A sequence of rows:
▼
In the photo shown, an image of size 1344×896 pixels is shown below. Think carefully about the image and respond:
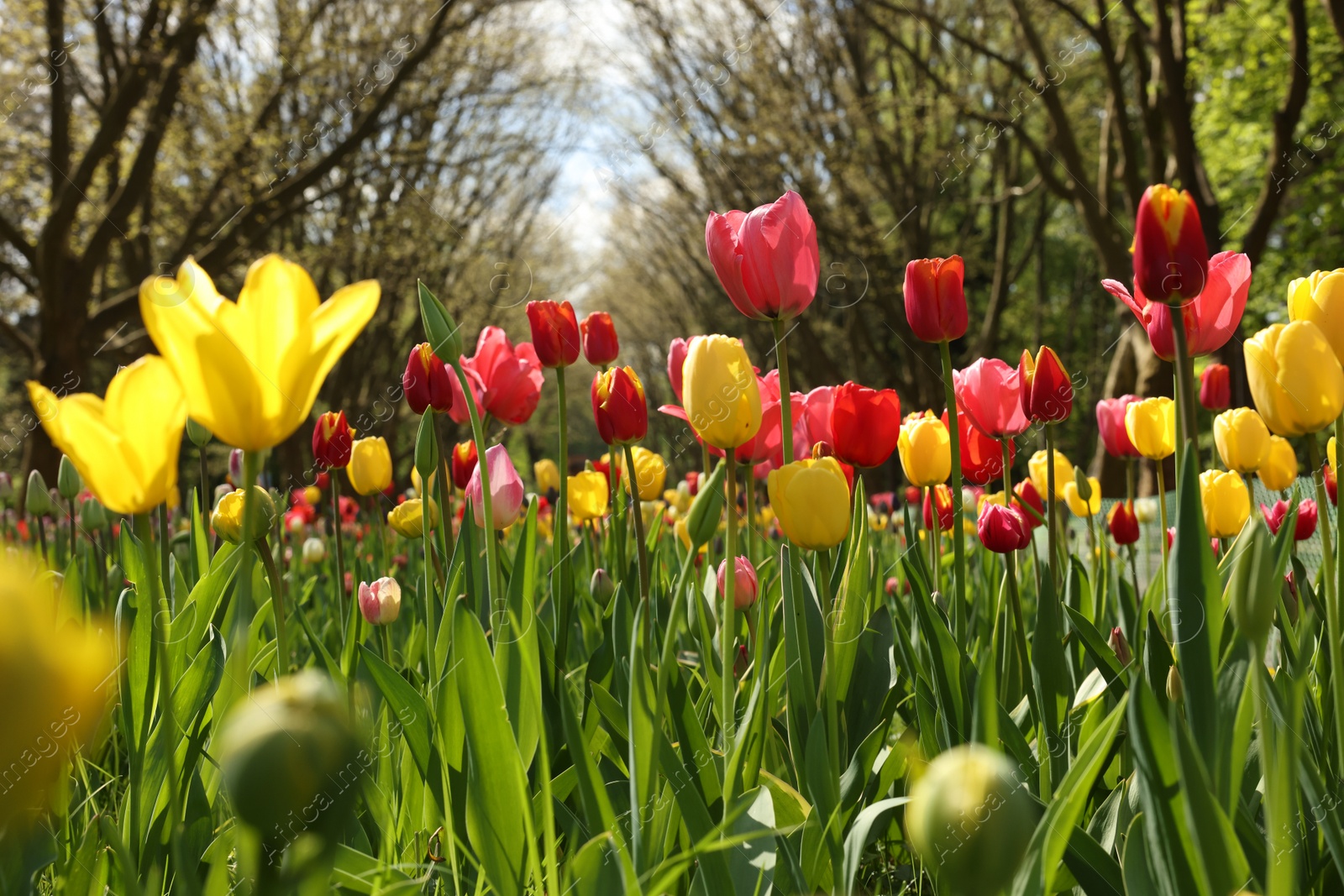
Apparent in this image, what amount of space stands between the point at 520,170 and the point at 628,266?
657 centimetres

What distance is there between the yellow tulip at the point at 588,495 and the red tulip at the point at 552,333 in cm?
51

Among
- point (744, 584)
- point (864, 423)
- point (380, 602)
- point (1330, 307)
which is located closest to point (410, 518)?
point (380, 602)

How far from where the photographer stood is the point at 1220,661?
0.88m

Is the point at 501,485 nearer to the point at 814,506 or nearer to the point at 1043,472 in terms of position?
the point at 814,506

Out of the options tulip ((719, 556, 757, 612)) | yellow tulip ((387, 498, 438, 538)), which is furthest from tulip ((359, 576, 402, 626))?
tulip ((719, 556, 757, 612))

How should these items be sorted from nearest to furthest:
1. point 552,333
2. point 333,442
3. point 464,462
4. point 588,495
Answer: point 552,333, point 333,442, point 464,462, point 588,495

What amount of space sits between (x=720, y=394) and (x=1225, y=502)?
▲
* **To be done**
Recast the lines from the one containing "How should these" through the final line of the rows as a Markdown table with the columns "Nr" and "Line". Number each line and leave out blank lines.

* **Complete answer**
| Nr | Line |
|---|---|
| 1 | How should these items be sorted from nearest to furthest: |
| 2 | 1. point 552,333 |
| 3 | 2. point 333,442 |
| 4 | 3. point 464,462 |
| 5 | 4. point 588,495 |
| 6 | Answer: point 552,333, point 333,442, point 464,462, point 588,495 |
| 7 | What amount of space sits between (x=720, y=394) and (x=1225, y=502)? |